The IPCC report released this month makes for terrifying reading. It can no longer sensibly be argued that humans are not influencing the world’s climate and at a rate which spells impending catastrophe unless we take immediate action. Large areas of the world are highly likely to become uninhabitable by humans which means that mass migrations are inevitable. We watch in horror at the very recent events in Greece, United States, Canada, Bangladesh and Germany, as the manifestation of climate change starts to play out.

A population ecologist would no doubt signal that the massive pressures placed on the future global human population will result in large-scale population collapse but the journey to collapse will be extremely painful. Whilst natural climate change has happened in the past (though the last time global surface temperature was sustained at or above 2.5oC higher than the years 1850-1900 was over 3 million years ago), the role of humans in the current climate ‘event’ is obviously unprecedented, more acute and more rapid. Previous climate change events were unchallenged by a population of over 7 billion people.

Part of the immediate action that we have to take should be to invest heavily in creating future habitats at scale to restore substantial areas of land that have been severely impacted by intensive farming. This will lock up carbon, reduce air temperatures, create resilience to facilitate species movements, soak up water and prevent soil erosion. We have to change our farming methods, adopt innovation, change diets and stop subsidising nature-damaging activity. And corporate business will have to account for their impacts on natural capital and reduce those impacts substantially if they are to survive and remain investable entities.

In the face of the challenges ahead this might seem like ‘fiddling whilst Rome burns’. But if we generate a system whereby the massive investment needed into our natural environment can be established very quickly, alongside all the other measures we need such as an immediate global move away from fossil fuels, reducing travel, dietary change and dealing with rogue nations, we stand a chance of containing the worst impacts of climate change.

At the Environment Bank we are trying to do our bit.
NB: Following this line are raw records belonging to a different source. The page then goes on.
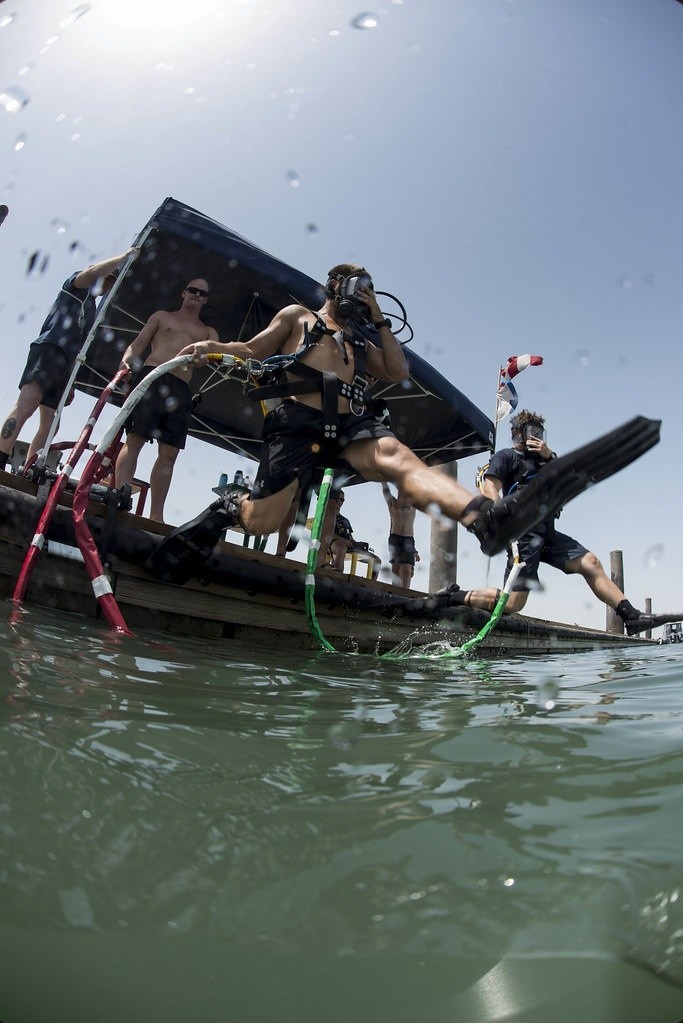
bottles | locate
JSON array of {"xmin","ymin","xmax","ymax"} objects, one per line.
[
  {"xmin": 233, "ymin": 470, "xmax": 243, "ymax": 485},
  {"xmin": 242, "ymin": 476, "xmax": 254, "ymax": 490},
  {"xmin": 218, "ymin": 474, "xmax": 228, "ymax": 486}
]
We have established an initial c.£200m fund to finance the creation of habitat banks in the UK to facilitate built development in its delivery of biodiversity net gain. We will also soon be providing a credit-based method for corporates to make accredited biodiversity, carbon and nutrient investments. And I’ve pledged to reduce my travel by 65% using the technology that has suddenly become a central part of our lives. In the scheme of things I know this is but a small start.